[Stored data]
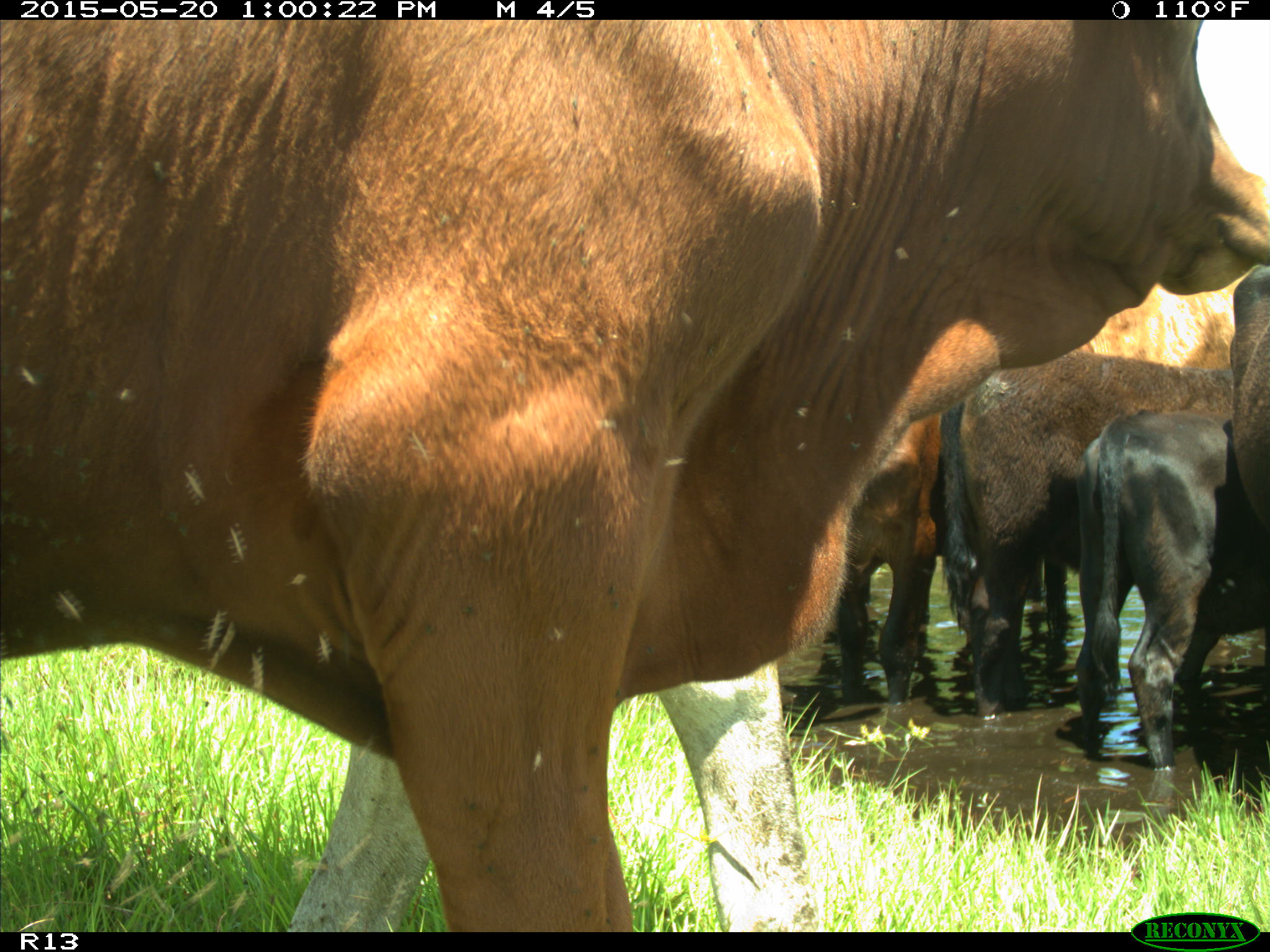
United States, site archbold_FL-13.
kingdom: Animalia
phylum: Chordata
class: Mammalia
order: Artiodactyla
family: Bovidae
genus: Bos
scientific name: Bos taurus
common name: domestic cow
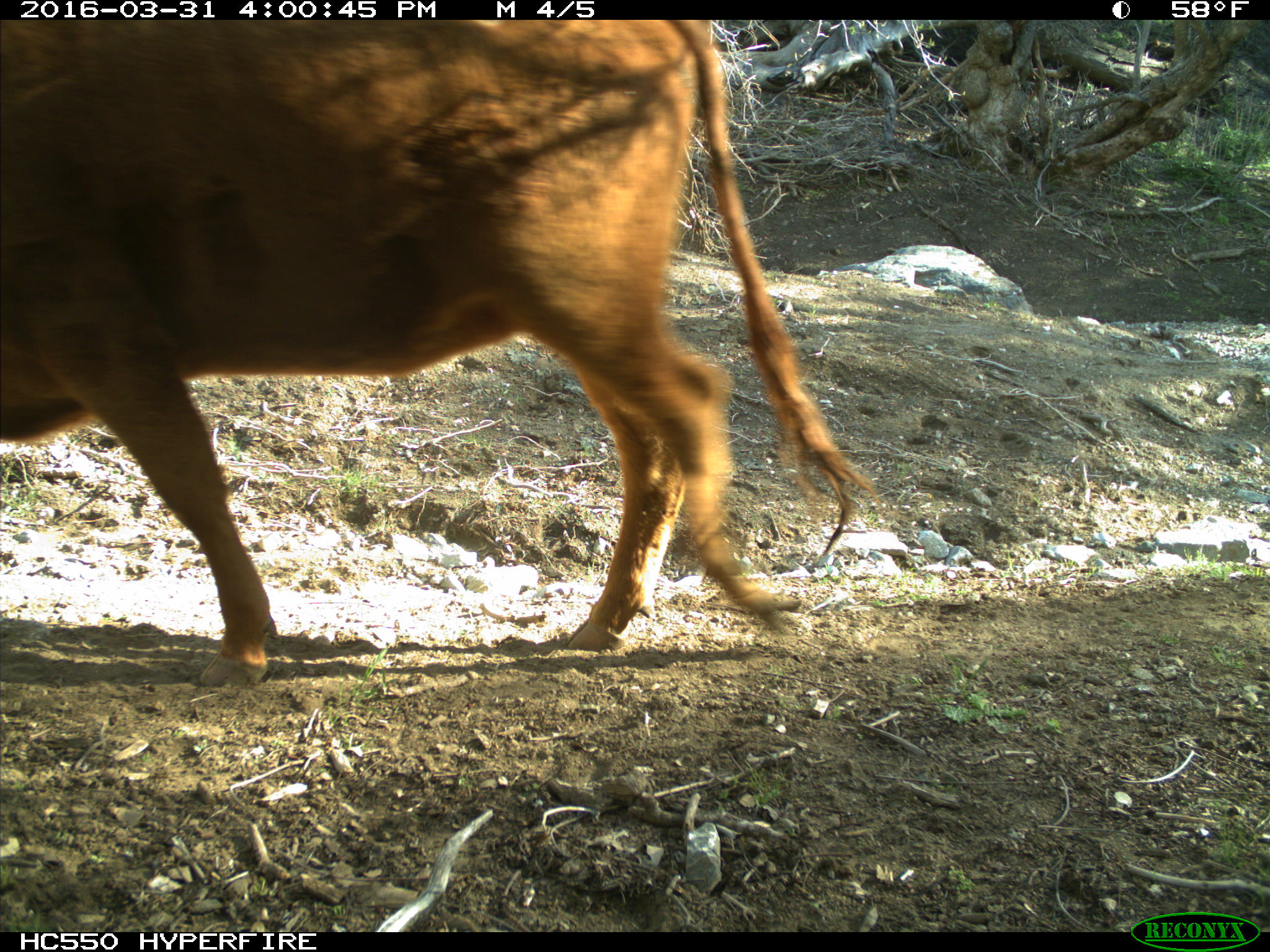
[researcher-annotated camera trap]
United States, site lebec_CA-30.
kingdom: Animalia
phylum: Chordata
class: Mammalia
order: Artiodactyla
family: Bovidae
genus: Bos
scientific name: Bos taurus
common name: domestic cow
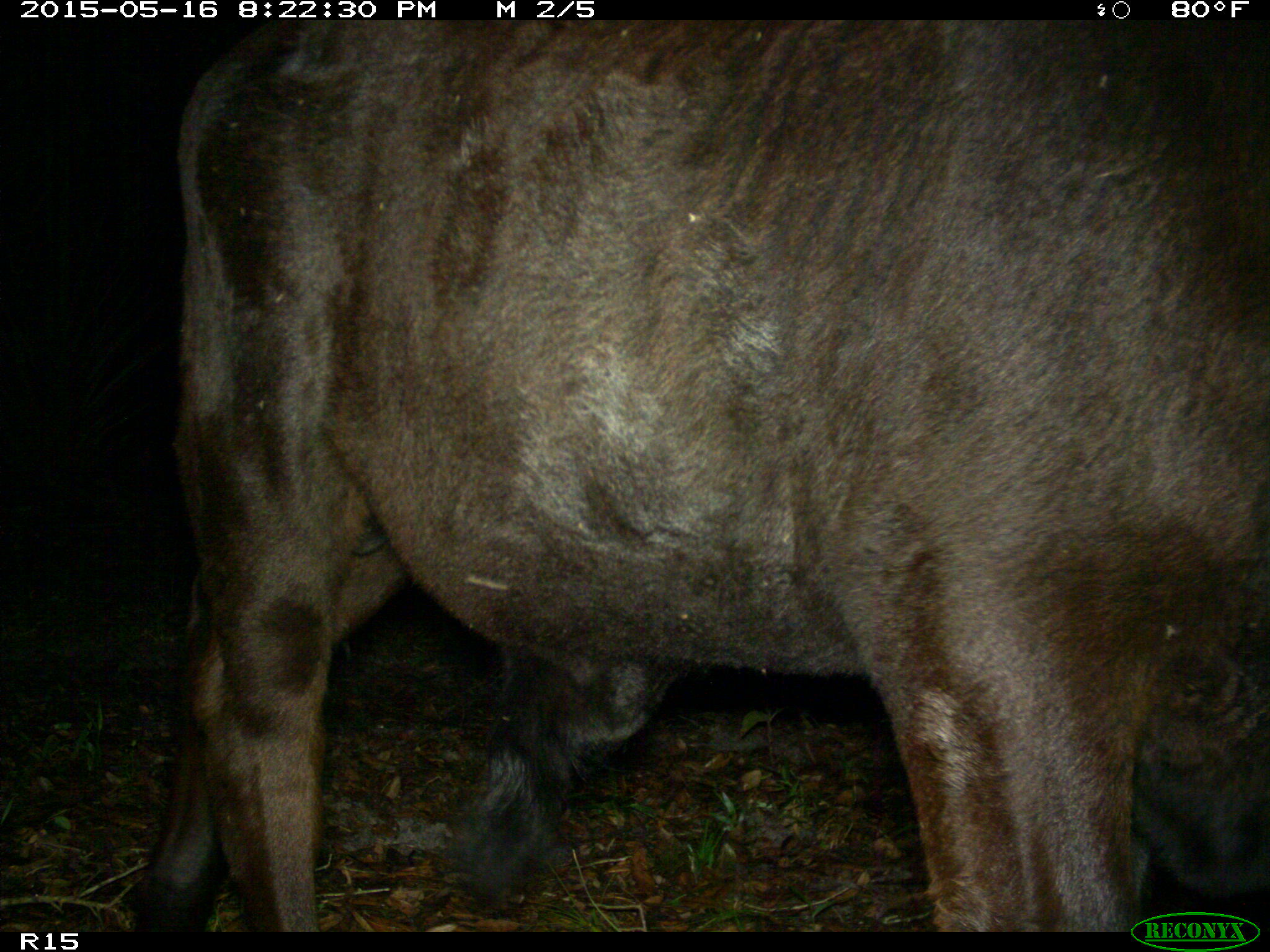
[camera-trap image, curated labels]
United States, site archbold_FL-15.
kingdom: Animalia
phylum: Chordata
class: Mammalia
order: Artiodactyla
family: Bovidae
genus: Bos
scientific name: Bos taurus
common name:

### Directions for this task
Set every entry down again word for word, but not the pictures.

### Result
United States, site archbold_FL-13.
kingdom: Animalia
phylum: Chordata
class: Mammalia
order: Artiodactyla
family: Bovidae
genus: Bos
scientific name: Bos taurus
common name: domestic cow
[researcher-annotated camera trap]
United States, site lebec_CA-30.
kingdom: Animalia
phylum: Chordata
class: Mammalia
order: Artiodactyla
family: Bovidae
genus: Bos
scientific name: Bos taurus
common name: domestic cow
[camera-trap image, curated labels]
United States, site archbold_FL-15.
kingdom: Animalia
phylum: Chordata
class: Mammalia
order: Artiodactyla
family: Bovidae
genus: Bos
scientific name: Bos taurus
common name:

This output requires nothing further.